Sans avoir une vision simpliste ou niaise, il est possible d’affirmer qu’à partir du moment où l’on envisage d’aménager l’environnement, cela ne peut entraîner que des effets inattendus. Et d’ajouter, qu’il ne suffit pas de brandir haut et fort le mantra de l’intérêt général pour que l’on soit pour autant rassuré. En France, la participation des associations aux discussions sur des questions liées à l’aménagement du territoire ou sur des projets ayant une incidence écologique reste trop souvent accessoire. Et la défense de la nature ou des espèces, y compris de l’espèce humaine, ne se retrouve que dans des actions devant des tribunaux.
Prenons l’exemple du futur projet de LGV entre Poitiers et Limoges, jugé inutile par un grand nombre de personnes notamment par l’association France-Nature-Environnement qui dénonce depuis des années « les impacts désastreux qu’aurait cette LGV sur la biodiversité, les zones humides et les cours d’eau, sur l’économie agricole, sur le cadre de vie ». Ses membres s’indignent surtout aujourd’hui de l’effet « le plus grave, irréversible, de cette DUP (déclaration d’utilité publique), sur la citoyenneté ». Ils estiment que celle-ci « discrédite les procédures démocratiques de participation du public et de prise de décision (…) après des années de comédie de “concertation” ». Pourtant, tous mandats confondus : parlementaires, élus du conseil régional, général, de l’agglomération, sénateurs sont satisfaits lorsqu’ils finissent par obtenir l’indispensable DUP, concernant ce projet, avant que les règles de procédures administratives ne la rendent caduque. « Vendredi, c’était très compliqué d’appeler l’Elysée et Matignon, et nous étions presque gênés de le faire [alors qu’avait lieu la traque des frères Kouachi], mais nous le devions, à deux jours de la date butoir, a admis le député, Alain Rodet, longtemps maire de Limoges. « Quand j’ai appelé l’Elysée, un conseiller du président m’a affirmé que la question serait réglée dans le quart d’heure ! ».

• DONNÉES FOURNIES
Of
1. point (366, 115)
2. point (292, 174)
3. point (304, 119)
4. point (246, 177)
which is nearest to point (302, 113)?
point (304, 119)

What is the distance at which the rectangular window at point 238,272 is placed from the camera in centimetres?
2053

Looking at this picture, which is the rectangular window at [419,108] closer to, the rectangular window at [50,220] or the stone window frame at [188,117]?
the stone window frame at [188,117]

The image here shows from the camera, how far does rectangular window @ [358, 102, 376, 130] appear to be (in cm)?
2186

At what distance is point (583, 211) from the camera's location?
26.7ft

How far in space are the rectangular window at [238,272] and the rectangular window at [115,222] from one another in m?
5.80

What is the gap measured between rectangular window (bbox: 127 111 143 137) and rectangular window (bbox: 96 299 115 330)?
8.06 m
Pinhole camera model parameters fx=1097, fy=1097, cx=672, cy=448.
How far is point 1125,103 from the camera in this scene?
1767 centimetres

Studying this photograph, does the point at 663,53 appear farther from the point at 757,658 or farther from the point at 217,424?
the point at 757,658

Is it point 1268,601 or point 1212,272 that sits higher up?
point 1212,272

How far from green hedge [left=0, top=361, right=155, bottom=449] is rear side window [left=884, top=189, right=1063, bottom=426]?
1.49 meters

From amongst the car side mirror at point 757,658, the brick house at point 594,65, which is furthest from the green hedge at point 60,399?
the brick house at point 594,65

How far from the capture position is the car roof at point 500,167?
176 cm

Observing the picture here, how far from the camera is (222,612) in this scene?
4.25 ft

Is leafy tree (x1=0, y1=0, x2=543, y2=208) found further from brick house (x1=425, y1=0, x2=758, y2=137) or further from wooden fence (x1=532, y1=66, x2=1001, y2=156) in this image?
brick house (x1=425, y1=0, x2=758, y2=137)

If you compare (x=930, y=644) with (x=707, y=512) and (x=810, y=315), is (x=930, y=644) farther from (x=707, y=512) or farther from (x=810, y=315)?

• CONSIGNE ÉCRITE 1
D'après l'extrait sur l'aménagement du territoire, pourquoi les membres de France-Nature-Environnement jugent-ils la DUP grave pour la citoyenneté ? Répondez en une à trois phrases, s'il vous plaît.
• CONSIGNE ÉCRITE 2
Dans l'extrait sur l'aménagement du territoire, reprenez le passage commençant par « Sans avoir une » et se terminant par « devant des tribunaux. », en remplaçant « associations » par « organisations ».
Les lignes fournies ne sont d'aucune utilité ici.

• RÉSULTAT 1
Selon eux, cette DUP discrédite les procédures démocratiques de participation du public et de prise de décision. Ce discrédit survient après des années de ce qu'ils qualifient de comédie de « concertation ».

• RÉSULTAT 2
Sans avoir une vision simpliste ou niaise, il est possible d’affirmer qu’à partir du moment où l’on envisage d’aménager l’environnement, cela ne peut entraîner que des effets inattendus. Et d’ajouter, qu’il ne suffit pas de brandir haut et fort le mantra de l’intérêt général pour que l’on soit pour autant rassuré. En France, la participation des organisations aux discussions sur des questions liées à l’aménagement du territoire ou sur des projets ayant une incidence écologique reste trop souvent accessoire. Et la défense de la nature ou des espèces, y compris de l’espèce humaine, ne se retrouve que dans des actions devant des tribunaux.